I agree that the economic model which might make most sense is a
Telco/HW/consolidator venture such as Earthlink/??/Boingo.  In that
scenario:

1.  Telco provides their customers a DSL/Cable modem with WiFi AP
hardware built in. 
2.  Telco offers WiFi client cards to customers via a co-marketing
program.  
3.  Telco packages this as a "premium" service with the following
benefits:

        a.  Customer gets home WiFi in one small box
        b.  Customer gets roaming access to other Telco/consolidator
sites
        c.  Telco builds a network on their own bandwidth, reducing the
"theft" argument.

Potentially this opens a lot of possibilities for the Telco;
Voice-over-IP telephony, etc.

...dtw


-----Original Message-----
From: [EMAIL PROTECTED]
[mailto:[EMAIL PROTECTED]] On Behalf Of Julian Bond
Sent: Saturday, September 21, 2002 11:45 PM
To: [EMAIL PROTECTED]
Subject: [BAWUG] node funding


Todd Boyle <[EMAIL PROTECTED]> wrote:
>Well,  a CWN is not a global internet, it is a local apparatus
>that has an upstream (the internet gateways, which must be
>paid for) and it has a downstream (users of gateways and
>routes to reach them) and there is not going to be any CWN
>unless USERS are willing to pay a few bucks.

So the NoCat people should build a PayPal subscription system into 
NoCatAuth? Or we all just use one of the commercial roaming systems like

Boingo/Joltage? [1]

The too free to bill approach actually makes quite a lot of sense in 
several scenarios.
- So few people use my node that I won't bother. Anyway I'd pay for the 
bandwidth anyway for my own use so it's not costing me anything extra.
- I'll just mark it up to advertising. I've only got to sell 3 extra 
coffees a day to cover it and I'll use the bandwidth myself in the 
evening anyway.

Where it might be a pain is in the first scenario except that your 
location means that there are 10s of people using it all the time.

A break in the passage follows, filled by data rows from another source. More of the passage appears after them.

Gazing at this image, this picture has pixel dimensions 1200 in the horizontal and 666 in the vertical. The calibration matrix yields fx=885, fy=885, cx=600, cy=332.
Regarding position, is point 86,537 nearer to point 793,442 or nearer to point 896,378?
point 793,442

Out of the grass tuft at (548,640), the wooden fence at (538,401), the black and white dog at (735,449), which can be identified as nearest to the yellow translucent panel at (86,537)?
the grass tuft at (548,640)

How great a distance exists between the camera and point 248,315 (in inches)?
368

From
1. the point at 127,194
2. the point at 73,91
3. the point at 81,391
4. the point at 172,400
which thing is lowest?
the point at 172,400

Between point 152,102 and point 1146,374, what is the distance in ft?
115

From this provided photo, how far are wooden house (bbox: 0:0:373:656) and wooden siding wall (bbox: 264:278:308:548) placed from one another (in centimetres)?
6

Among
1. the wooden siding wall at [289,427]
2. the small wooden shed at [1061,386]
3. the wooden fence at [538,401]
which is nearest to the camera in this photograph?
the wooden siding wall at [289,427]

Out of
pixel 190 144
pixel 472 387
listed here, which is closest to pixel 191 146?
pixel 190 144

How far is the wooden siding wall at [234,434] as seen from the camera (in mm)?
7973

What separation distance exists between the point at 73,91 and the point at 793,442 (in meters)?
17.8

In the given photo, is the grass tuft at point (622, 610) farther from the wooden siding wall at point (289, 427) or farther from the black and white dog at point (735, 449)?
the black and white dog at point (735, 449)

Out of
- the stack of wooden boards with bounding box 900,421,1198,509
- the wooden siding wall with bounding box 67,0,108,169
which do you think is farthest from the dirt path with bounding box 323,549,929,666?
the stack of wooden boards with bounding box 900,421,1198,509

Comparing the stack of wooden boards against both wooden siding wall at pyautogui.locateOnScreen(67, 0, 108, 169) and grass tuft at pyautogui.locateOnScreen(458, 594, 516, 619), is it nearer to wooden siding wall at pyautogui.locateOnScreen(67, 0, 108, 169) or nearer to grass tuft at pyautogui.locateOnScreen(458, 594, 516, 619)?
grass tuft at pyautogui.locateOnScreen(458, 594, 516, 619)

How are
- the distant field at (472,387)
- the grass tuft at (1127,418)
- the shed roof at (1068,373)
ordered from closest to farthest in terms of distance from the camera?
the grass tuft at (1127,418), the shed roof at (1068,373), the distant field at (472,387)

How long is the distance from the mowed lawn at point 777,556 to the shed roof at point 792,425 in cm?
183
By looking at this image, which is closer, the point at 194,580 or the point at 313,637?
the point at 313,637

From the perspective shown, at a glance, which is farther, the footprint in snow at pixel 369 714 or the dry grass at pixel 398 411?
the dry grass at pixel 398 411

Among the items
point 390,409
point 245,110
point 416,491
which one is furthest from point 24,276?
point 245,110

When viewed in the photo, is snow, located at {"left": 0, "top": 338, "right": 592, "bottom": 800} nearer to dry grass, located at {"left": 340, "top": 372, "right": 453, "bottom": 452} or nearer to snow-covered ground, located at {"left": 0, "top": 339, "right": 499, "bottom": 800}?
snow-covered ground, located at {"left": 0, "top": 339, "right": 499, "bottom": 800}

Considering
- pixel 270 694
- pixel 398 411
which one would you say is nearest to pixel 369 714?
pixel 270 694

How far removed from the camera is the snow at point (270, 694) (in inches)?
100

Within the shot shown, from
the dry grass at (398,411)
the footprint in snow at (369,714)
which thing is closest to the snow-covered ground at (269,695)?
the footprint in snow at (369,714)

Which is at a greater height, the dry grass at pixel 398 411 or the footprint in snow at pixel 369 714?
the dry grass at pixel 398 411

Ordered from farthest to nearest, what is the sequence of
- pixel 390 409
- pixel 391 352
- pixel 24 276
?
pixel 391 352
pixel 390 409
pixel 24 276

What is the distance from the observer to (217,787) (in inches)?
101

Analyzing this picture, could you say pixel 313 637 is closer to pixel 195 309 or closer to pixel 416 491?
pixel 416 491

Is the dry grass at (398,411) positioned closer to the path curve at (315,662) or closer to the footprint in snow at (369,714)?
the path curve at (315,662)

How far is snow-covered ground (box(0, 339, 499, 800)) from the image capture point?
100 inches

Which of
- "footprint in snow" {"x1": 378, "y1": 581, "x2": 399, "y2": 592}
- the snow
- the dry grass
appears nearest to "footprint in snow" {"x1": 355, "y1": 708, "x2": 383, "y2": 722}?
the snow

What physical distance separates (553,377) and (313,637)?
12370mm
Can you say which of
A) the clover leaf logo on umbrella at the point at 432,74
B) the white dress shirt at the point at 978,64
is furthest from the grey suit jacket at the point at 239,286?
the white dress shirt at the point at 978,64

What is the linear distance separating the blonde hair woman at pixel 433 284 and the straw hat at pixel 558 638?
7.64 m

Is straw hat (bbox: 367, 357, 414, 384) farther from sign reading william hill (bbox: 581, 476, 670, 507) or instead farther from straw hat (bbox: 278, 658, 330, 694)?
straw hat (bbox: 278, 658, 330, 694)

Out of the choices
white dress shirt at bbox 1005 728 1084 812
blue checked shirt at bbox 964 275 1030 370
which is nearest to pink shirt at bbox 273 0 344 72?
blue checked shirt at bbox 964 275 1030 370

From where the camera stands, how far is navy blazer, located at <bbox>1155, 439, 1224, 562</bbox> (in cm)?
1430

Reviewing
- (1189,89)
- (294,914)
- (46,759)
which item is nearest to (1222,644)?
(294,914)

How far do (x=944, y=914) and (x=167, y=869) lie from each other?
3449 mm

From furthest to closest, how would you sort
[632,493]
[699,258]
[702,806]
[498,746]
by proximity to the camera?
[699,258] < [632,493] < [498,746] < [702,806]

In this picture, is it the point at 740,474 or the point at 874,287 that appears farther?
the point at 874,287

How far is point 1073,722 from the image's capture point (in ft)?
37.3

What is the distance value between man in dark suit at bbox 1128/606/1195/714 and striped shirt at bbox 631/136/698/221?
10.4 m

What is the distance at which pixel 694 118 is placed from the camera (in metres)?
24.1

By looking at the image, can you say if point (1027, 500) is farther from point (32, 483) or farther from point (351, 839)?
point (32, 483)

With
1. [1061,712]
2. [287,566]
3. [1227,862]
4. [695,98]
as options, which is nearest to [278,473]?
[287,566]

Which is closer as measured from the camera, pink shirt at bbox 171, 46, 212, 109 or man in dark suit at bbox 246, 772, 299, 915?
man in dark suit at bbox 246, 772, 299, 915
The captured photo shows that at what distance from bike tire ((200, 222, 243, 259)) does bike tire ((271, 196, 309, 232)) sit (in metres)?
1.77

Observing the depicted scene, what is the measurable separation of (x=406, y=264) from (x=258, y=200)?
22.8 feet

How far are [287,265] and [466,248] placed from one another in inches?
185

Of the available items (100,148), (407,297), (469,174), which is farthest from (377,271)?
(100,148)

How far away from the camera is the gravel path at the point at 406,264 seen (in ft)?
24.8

[1]There is a trick here that Boingo-Joltage have spotted and somebody 
will make work, which is the global roaming system for the rest of us on

an MLM-franchise model. The T-Mobile-Starbucks-BT Openzone approach is 
very capital intensive and will never get universal coverage. But some 
tie up between a Telco and hardware-software manufacturers might be able

to put a package together where the operator made money as well. So 
who's M$ going to partner with then?